=== Records for this exercise ===
+ + +
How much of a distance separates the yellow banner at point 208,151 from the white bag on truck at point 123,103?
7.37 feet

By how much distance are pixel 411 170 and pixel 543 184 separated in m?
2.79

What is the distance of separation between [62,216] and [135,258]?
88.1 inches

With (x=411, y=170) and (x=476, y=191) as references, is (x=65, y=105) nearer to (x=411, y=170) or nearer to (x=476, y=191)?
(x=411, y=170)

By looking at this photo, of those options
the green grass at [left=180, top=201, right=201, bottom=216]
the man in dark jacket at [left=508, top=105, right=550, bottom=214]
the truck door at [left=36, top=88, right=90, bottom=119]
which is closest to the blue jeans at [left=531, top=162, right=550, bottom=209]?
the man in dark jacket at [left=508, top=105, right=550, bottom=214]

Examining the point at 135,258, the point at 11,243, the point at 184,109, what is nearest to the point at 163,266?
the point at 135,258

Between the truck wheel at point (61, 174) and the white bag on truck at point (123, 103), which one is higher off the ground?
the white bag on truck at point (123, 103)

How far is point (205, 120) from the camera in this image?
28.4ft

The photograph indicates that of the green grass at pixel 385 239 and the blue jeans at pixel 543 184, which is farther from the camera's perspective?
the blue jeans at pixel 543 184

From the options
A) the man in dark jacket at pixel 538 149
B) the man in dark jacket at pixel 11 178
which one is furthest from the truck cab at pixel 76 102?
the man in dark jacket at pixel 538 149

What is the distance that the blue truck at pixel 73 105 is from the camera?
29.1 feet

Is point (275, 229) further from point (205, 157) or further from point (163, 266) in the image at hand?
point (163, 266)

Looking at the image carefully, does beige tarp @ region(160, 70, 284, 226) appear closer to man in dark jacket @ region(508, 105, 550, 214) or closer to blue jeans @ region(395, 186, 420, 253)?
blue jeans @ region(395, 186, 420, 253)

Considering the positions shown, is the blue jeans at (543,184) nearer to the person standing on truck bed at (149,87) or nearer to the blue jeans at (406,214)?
+ + +
=== Directive ===
Return all of the entries exactly as they were supplied.

=== Answer to this problem ===
How much of a distance separates the yellow banner at point 208,151 from the white bag on truck at point 123,103?
7.37 feet

By how much distance are pixel 411 170 and pixel 543 184 separated in m?
2.79

What is the distance of separation between [62,216] and [135,258]?
88.1 inches

With (x=411, y=170) and (x=476, y=191) as references, is (x=65, y=105) nearer to (x=411, y=170) or nearer to (x=476, y=191)?
(x=411, y=170)

By looking at this photo, of those options
the green grass at [left=180, top=201, right=201, bottom=216]
the man in dark jacket at [left=508, top=105, right=550, bottom=214]
the truck door at [left=36, top=88, right=90, bottom=119]
which is closest to the blue jeans at [left=531, top=162, right=550, bottom=209]?
the man in dark jacket at [left=508, top=105, right=550, bottom=214]

Examining the point at 135,258, the point at 11,243, the point at 184,109, what is nearest to the point at 163,266?
the point at 135,258

Between the truck wheel at point (61, 174) and the white bag on truck at point (123, 103), which one is higher off the ground?
the white bag on truck at point (123, 103)

How far is point (205, 120) from the camera in this image?
28.4ft

The photograph indicates that of the green grass at pixel 385 239 and the blue jeans at pixel 543 184, which is farther from the camera's perspective?
the blue jeans at pixel 543 184

From the options
A) the man in dark jacket at pixel 538 149
B) the man in dark jacket at pixel 11 178
which one is furthest from the truck cab at pixel 76 102?
the man in dark jacket at pixel 538 149

What is the distance that the blue truck at pixel 73 105 is from the camera?
29.1 feet

Is point (275, 229) further from point (205, 157) or further from point (163, 266) in the image at hand?
point (163, 266)

Looking at the image carefully, does beige tarp @ region(160, 70, 284, 226) appear closer to man in dark jacket @ region(508, 105, 550, 214) or closer to blue jeans @ region(395, 186, 420, 253)?
blue jeans @ region(395, 186, 420, 253)

Considering the positions shown, is the blue jeans at (543,184) nearer to the person standing on truck bed at (149,87) or nearer to the blue jeans at (406,214)?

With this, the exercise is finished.